The race became Minnesota's most expensive House race, with the two candidates and outside groups spending $20 million. The last Democrat to hold the seat lost re-election in 1960.
At Phillips' party at the Bloomington Hilton, tables were littered with stickers and signs emblazoned with Phillips' "government repair truck." There was also a professional-quality photo station — replete with iPads for viewing photos — for people to take photos with Phillips paraphernalia.
"I want Paulsen out of there," said Dianne Rundles, a Minnetonka resident who is retired. "He doesn't answer the public's questions ... and he's too much for Trump and Trump's [agenda]."
Ralph Bendjebar, a 71-year-old retired airline pilot, said he had been growing frustrated with Paulsen in part because of his party line votes.
"I am a Democrat, but on the other hand I appreciated people like [former Third District congressman] Jim Ramstadt or ... [former U.S. Senator] Dave Durenberger," Bendjebar said. "They were pretty much center of the road kind of people, moderate Republicans.
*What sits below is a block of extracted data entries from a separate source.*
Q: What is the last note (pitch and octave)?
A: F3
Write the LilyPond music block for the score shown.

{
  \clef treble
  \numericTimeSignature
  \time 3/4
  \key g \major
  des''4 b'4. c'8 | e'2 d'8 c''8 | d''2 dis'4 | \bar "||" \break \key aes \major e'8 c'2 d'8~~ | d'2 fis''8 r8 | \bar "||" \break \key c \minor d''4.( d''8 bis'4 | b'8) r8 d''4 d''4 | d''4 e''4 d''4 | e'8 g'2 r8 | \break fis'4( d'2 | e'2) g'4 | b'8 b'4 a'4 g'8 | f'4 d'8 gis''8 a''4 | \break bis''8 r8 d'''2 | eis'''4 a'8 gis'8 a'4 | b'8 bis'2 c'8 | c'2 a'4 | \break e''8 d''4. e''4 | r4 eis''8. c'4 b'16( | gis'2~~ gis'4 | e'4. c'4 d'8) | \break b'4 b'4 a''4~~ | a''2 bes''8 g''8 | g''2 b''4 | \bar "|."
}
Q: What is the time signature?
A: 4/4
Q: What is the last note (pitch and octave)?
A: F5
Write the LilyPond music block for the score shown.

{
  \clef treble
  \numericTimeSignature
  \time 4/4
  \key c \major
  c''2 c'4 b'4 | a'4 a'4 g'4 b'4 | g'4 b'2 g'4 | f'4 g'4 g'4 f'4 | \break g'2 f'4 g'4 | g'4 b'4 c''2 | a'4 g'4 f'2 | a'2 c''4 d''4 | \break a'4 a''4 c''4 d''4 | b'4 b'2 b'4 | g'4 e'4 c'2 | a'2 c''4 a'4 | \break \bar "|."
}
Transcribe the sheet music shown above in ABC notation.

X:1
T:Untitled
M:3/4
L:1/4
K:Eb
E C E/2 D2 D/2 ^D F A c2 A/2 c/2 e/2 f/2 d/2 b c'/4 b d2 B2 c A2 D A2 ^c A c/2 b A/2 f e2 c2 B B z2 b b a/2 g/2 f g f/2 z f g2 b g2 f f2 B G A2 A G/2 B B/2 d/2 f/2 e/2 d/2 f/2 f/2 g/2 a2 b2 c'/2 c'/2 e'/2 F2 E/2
That's an endangered species."
Bendjebar, who lives in Chaska, said a big reason he volunteered for Phillips' campaign was that Phillips was discussing campaign finance reform.
At in victory speech, Phillips vowed to try to bring together Republicans and Democrats.
"As I said from the beginning, I want to be a representative for all people in our district," Phillips said. "That includes everybody who voted for Erik Paulsen."